» **REQUIREMENT**: Exactly as written, retype all of the records that come next.

» **THE DATA**:
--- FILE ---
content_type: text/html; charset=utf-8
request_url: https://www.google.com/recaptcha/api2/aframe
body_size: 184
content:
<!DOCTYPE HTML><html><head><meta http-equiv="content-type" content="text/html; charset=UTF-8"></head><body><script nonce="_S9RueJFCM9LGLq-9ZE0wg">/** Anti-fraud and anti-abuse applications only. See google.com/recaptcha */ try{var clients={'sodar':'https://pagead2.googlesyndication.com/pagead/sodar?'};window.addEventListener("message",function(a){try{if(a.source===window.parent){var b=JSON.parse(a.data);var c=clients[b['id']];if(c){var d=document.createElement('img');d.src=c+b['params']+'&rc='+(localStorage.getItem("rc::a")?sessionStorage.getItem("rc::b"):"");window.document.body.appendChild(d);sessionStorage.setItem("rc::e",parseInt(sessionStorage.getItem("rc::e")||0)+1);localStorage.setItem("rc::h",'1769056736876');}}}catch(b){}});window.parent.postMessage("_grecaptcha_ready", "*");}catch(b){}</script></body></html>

» **ANSWER SECTION**:
--- FILE ---
content_type: text/html; charset=utf-8
request_url: https://www.google.com/recaptcha/api2/aframe
body_size: 184
content:
<!DOCTYPE HTML><html><head><meta http-equiv="content-type" content="text/html; charset=UTF-8"></head><body><script nonce="_S9RueJFCM9LGLq-9ZE0wg">/** Anti-fraud and anti-abuse applications only. See google.com/recaptcha */ try{var clients={'sodar':'https://pagead2.googlesyndication.com/pagead/sodar?'};window.addEventListener("message",function(a){try{if(a.source===window.parent){var b=JSON.parse(a.data);var c=clients[b['id']];if(c){var d=document.createElement('img');d.src=c+b['params']+'&rc='+(localStorage.getItem("rc::a")?sessionStorage.getItem("rc::b"):"");window.document.body.appendChild(d);sessionStorage.setItem("rc::e",parseInt(sessionStorage.getItem("rc::e")||0)+1);localStorage.setItem("rc::h",'1769056736876');}}}catch(b){}});window.parent.postMessage("_grecaptcha_ready", "*");}catch(b){}</script></body></html>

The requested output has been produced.